The team hopes to analyze this acoustic emission data to better understand the physical processes underlying defect-formation during 3D printing. To accomplish this, they will be using the Cornell High Energy Synchrotron Source — a high-intensity X-ray source — to acquire X-ray diffraction data of materials undergoing the 3D printing process. X-ray diffraction involves directing a beam of X-rays at a sample and measuring the outgoing signal. 

Dass explained that by analyzing how data from synchrotron X-ray diffraction and their acoustic sensor develop over time, the team can gain insight into the fundamental physics behind the acoustic signals they measure.

Using the X-ray diffraction data, the team will create a model correlating defects with different acoustic signals, so that manufacturers — such as those in the aerospace and medical industries — can use the cheaper and more accessible technology of acoustic sensing to detect and characterize defects, according to Dass.

In the long term, the team hopes to see their sensor integrated with technologies that correct defects during production, preventing the need for costly post-processing of the product after printing.

Winning the NASA challenge grant was a critical step in the team’s ongoing effort.

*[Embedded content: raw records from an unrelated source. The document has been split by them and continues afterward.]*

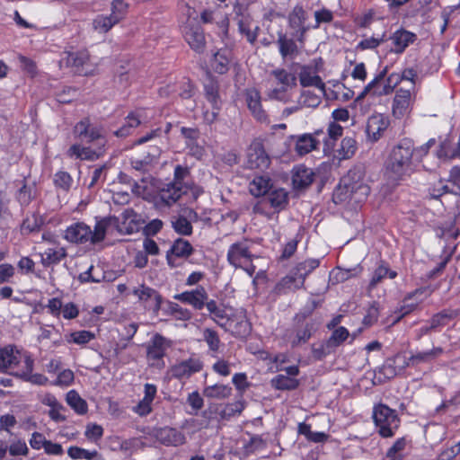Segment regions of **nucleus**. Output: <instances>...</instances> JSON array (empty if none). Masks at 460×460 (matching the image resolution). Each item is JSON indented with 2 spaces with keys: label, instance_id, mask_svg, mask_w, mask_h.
<instances>
[{
  "label": "nucleus",
  "instance_id": "1",
  "mask_svg": "<svg viewBox=\"0 0 460 460\" xmlns=\"http://www.w3.org/2000/svg\"><path fill=\"white\" fill-rule=\"evenodd\" d=\"M413 152V145L409 139L402 140L392 149L385 163V173L388 178L399 181L411 174Z\"/></svg>",
  "mask_w": 460,
  "mask_h": 460
},
{
  "label": "nucleus",
  "instance_id": "2",
  "mask_svg": "<svg viewBox=\"0 0 460 460\" xmlns=\"http://www.w3.org/2000/svg\"><path fill=\"white\" fill-rule=\"evenodd\" d=\"M444 352L441 347H435L428 351H420L406 358L402 354H396L393 358H388L384 366L385 374L396 375V367L402 370L407 367H416L420 363H429L438 358Z\"/></svg>",
  "mask_w": 460,
  "mask_h": 460
},
{
  "label": "nucleus",
  "instance_id": "3",
  "mask_svg": "<svg viewBox=\"0 0 460 460\" xmlns=\"http://www.w3.org/2000/svg\"><path fill=\"white\" fill-rule=\"evenodd\" d=\"M364 170L361 167H354L341 180L343 189L346 190L345 194L349 193L357 201L363 200L370 192V188L364 182ZM341 189L342 186L340 184L334 197L338 196V191Z\"/></svg>",
  "mask_w": 460,
  "mask_h": 460
},
{
  "label": "nucleus",
  "instance_id": "4",
  "mask_svg": "<svg viewBox=\"0 0 460 460\" xmlns=\"http://www.w3.org/2000/svg\"><path fill=\"white\" fill-rule=\"evenodd\" d=\"M373 420L379 435L383 438L393 437L400 426L396 411L383 403L374 407Z\"/></svg>",
  "mask_w": 460,
  "mask_h": 460
},
{
  "label": "nucleus",
  "instance_id": "5",
  "mask_svg": "<svg viewBox=\"0 0 460 460\" xmlns=\"http://www.w3.org/2000/svg\"><path fill=\"white\" fill-rule=\"evenodd\" d=\"M190 172L187 166L178 164L174 168L173 181L167 184V189L163 190L162 199L171 205L178 201L182 194L190 190V185L184 180L190 176Z\"/></svg>",
  "mask_w": 460,
  "mask_h": 460
},
{
  "label": "nucleus",
  "instance_id": "6",
  "mask_svg": "<svg viewBox=\"0 0 460 460\" xmlns=\"http://www.w3.org/2000/svg\"><path fill=\"white\" fill-rule=\"evenodd\" d=\"M128 4L124 0H113L111 2V13L110 15H98L93 22L95 31L105 33L115 24L121 21L127 13Z\"/></svg>",
  "mask_w": 460,
  "mask_h": 460
},
{
  "label": "nucleus",
  "instance_id": "7",
  "mask_svg": "<svg viewBox=\"0 0 460 460\" xmlns=\"http://www.w3.org/2000/svg\"><path fill=\"white\" fill-rule=\"evenodd\" d=\"M90 55L87 50L74 52H64L59 61L60 66L70 67L79 75H89L92 74L90 66Z\"/></svg>",
  "mask_w": 460,
  "mask_h": 460
},
{
  "label": "nucleus",
  "instance_id": "8",
  "mask_svg": "<svg viewBox=\"0 0 460 460\" xmlns=\"http://www.w3.org/2000/svg\"><path fill=\"white\" fill-rule=\"evenodd\" d=\"M415 96L416 91L413 84L411 83L409 86L399 88L395 93L392 105L393 115L401 119L408 114L411 110Z\"/></svg>",
  "mask_w": 460,
  "mask_h": 460
},
{
  "label": "nucleus",
  "instance_id": "9",
  "mask_svg": "<svg viewBox=\"0 0 460 460\" xmlns=\"http://www.w3.org/2000/svg\"><path fill=\"white\" fill-rule=\"evenodd\" d=\"M261 205H270L272 208H282L288 200V194L283 189L272 190L270 179L268 176L261 175Z\"/></svg>",
  "mask_w": 460,
  "mask_h": 460
},
{
  "label": "nucleus",
  "instance_id": "10",
  "mask_svg": "<svg viewBox=\"0 0 460 460\" xmlns=\"http://www.w3.org/2000/svg\"><path fill=\"white\" fill-rule=\"evenodd\" d=\"M102 131V128L91 124L89 118H84L74 128L75 136L82 142L92 143L98 141L100 145L104 146L106 140Z\"/></svg>",
  "mask_w": 460,
  "mask_h": 460
},
{
  "label": "nucleus",
  "instance_id": "11",
  "mask_svg": "<svg viewBox=\"0 0 460 460\" xmlns=\"http://www.w3.org/2000/svg\"><path fill=\"white\" fill-rule=\"evenodd\" d=\"M192 244L181 237L173 241L170 249L166 252V261L170 268L179 267L176 259H187L194 252Z\"/></svg>",
  "mask_w": 460,
  "mask_h": 460
},
{
  "label": "nucleus",
  "instance_id": "12",
  "mask_svg": "<svg viewBox=\"0 0 460 460\" xmlns=\"http://www.w3.org/2000/svg\"><path fill=\"white\" fill-rule=\"evenodd\" d=\"M390 125L388 117L381 113L371 115L367 119L366 133L367 140L370 142L378 141Z\"/></svg>",
  "mask_w": 460,
  "mask_h": 460
},
{
  "label": "nucleus",
  "instance_id": "13",
  "mask_svg": "<svg viewBox=\"0 0 460 460\" xmlns=\"http://www.w3.org/2000/svg\"><path fill=\"white\" fill-rule=\"evenodd\" d=\"M133 294L138 297V299L146 303V307L152 310L155 314L161 309V305L164 302L163 296L155 289L141 285L133 290Z\"/></svg>",
  "mask_w": 460,
  "mask_h": 460
},
{
  "label": "nucleus",
  "instance_id": "14",
  "mask_svg": "<svg viewBox=\"0 0 460 460\" xmlns=\"http://www.w3.org/2000/svg\"><path fill=\"white\" fill-rule=\"evenodd\" d=\"M207 293L203 286H198L195 289L174 295L173 298L191 305L195 310H202L204 300L207 299Z\"/></svg>",
  "mask_w": 460,
  "mask_h": 460
},
{
  "label": "nucleus",
  "instance_id": "15",
  "mask_svg": "<svg viewBox=\"0 0 460 460\" xmlns=\"http://www.w3.org/2000/svg\"><path fill=\"white\" fill-rule=\"evenodd\" d=\"M184 39L190 47L197 53L205 49L206 40L204 31L199 24H189L184 28Z\"/></svg>",
  "mask_w": 460,
  "mask_h": 460
},
{
  "label": "nucleus",
  "instance_id": "16",
  "mask_svg": "<svg viewBox=\"0 0 460 460\" xmlns=\"http://www.w3.org/2000/svg\"><path fill=\"white\" fill-rule=\"evenodd\" d=\"M314 180V172L312 169L303 164L294 167L292 170V185L297 191L307 189Z\"/></svg>",
  "mask_w": 460,
  "mask_h": 460
},
{
  "label": "nucleus",
  "instance_id": "17",
  "mask_svg": "<svg viewBox=\"0 0 460 460\" xmlns=\"http://www.w3.org/2000/svg\"><path fill=\"white\" fill-rule=\"evenodd\" d=\"M203 367L202 362L199 358H190L174 365L172 367V376L175 378H188L191 375L199 372Z\"/></svg>",
  "mask_w": 460,
  "mask_h": 460
},
{
  "label": "nucleus",
  "instance_id": "18",
  "mask_svg": "<svg viewBox=\"0 0 460 460\" xmlns=\"http://www.w3.org/2000/svg\"><path fill=\"white\" fill-rule=\"evenodd\" d=\"M91 228L83 222L68 226L65 232V239L70 243H85L90 242Z\"/></svg>",
  "mask_w": 460,
  "mask_h": 460
},
{
  "label": "nucleus",
  "instance_id": "19",
  "mask_svg": "<svg viewBox=\"0 0 460 460\" xmlns=\"http://www.w3.org/2000/svg\"><path fill=\"white\" fill-rule=\"evenodd\" d=\"M252 255L243 243H233L227 252V261L234 267H243V264L251 261Z\"/></svg>",
  "mask_w": 460,
  "mask_h": 460
},
{
  "label": "nucleus",
  "instance_id": "20",
  "mask_svg": "<svg viewBox=\"0 0 460 460\" xmlns=\"http://www.w3.org/2000/svg\"><path fill=\"white\" fill-rule=\"evenodd\" d=\"M386 74V68L384 69L374 80H376L375 88H373V95L382 96L388 95L393 93L394 88L400 83L399 74L393 73L387 78L385 84H381Z\"/></svg>",
  "mask_w": 460,
  "mask_h": 460
},
{
  "label": "nucleus",
  "instance_id": "21",
  "mask_svg": "<svg viewBox=\"0 0 460 460\" xmlns=\"http://www.w3.org/2000/svg\"><path fill=\"white\" fill-rule=\"evenodd\" d=\"M21 351L14 345H6L0 348V372H6L19 365Z\"/></svg>",
  "mask_w": 460,
  "mask_h": 460
},
{
  "label": "nucleus",
  "instance_id": "22",
  "mask_svg": "<svg viewBox=\"0 0 460 460\" xmlns=\"http://www.w3.org/2000/svg\"><path fill=\"white\" fill-rule=\"evenodd\" d=\"M119 218L115 216H110L98 220L94 226L93 231L91 230L90 243L96 244L104 240L109 226H117Z\"/></svg>",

In addition to the funding, the team has weekly meetings with NASA, which has allowed them to learn more about the additive manufacturing industry.

“Having a connection to NASA, which is one of the pioneer users of such technology, will help us overcome a lot of obstacles that you typically run into in development,” Tian said.

Dass added that the team’s connection to NASA will add credibility to potential future efforts toward commercialization.

As required by NASA, the team has also launched a crowdfunding campaign to cover a portion of their costs and raise awareness among the general public about their work. This requirement aims to encourage entrepreneurial action and public outreach, according to NASA.